The Future of Tabula Rasa

Servers are to be closed on February 28th, 2009.  I really didn't give
this a second thought until I saw posted on our own news page this interesting tidbit about
Hellgate: London
staying open as a free-to-play game and I was wondering to
myself "Hey self? Why doesn't Tabula Rasa do that?"  Self doesn't
know the answer and given NCsoft's tight lips these days we likely will never hear why. 
I find it hard to imagine that the population is so slim that a game that took
years upon years to develop holds no value whatsoever, but I'm not privy to their
numbers so I was just about ready to tell self to STFU.  Then I tripped over
this:

All 4 servers have a different database where all your character progress and data is stored.

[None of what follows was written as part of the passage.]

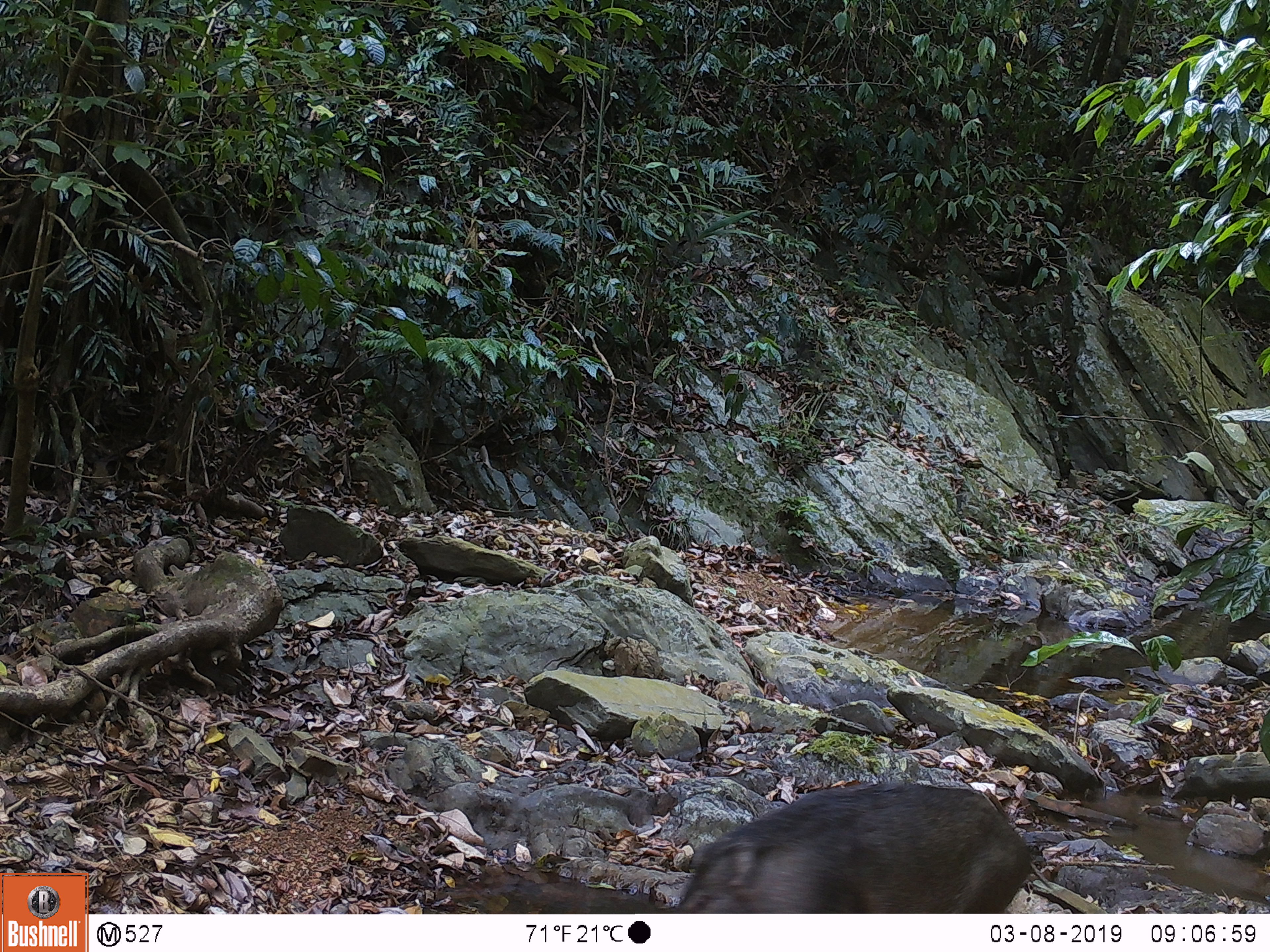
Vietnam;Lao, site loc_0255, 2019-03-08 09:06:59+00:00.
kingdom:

We will be merging those databases, allowing you to play on one single server with other Tabula Rasa players from around the world.

They are merging servers?

The conspiracy theorist in me just went wild at the possibilities.  Why
would a game that is supposedly closing in a month bother to merge servers? 
Yes, I know.  It likely means nothing but prepping for the final count down
but still one can hope, right?

A Dire Warning

Tabula Rasa will close next month and while it will never be one single element that
killed the game, I think this all could have been avoided.  Unlike 10 years
ago when online gaming options were limited and you either played Ultima Online
or EverQuest, we live in an amazing time where people have dozens of quality MMOGs
to choose from and gamers just won't tolerate any slacking. Players drive
the market now and the success or failure of any new game is held
in their fickle hands.  Sing and dance for them, show them what they want to see,
give them the respect to not feed them half-baked ideas and the game will have a
chance in this orc eat alien world.

Times have changed, and now games need to change with it or suffer the fate
of the forgotten.  To quote one of our more prolific forum goers (thanks
Barbarious for

the quotable
!) "Innovation is what the MMO industry is dying for."

Tabula Rasa has learned this lesson in the harshest way possible.  Let's
hope that the games of the future heed the sound warning.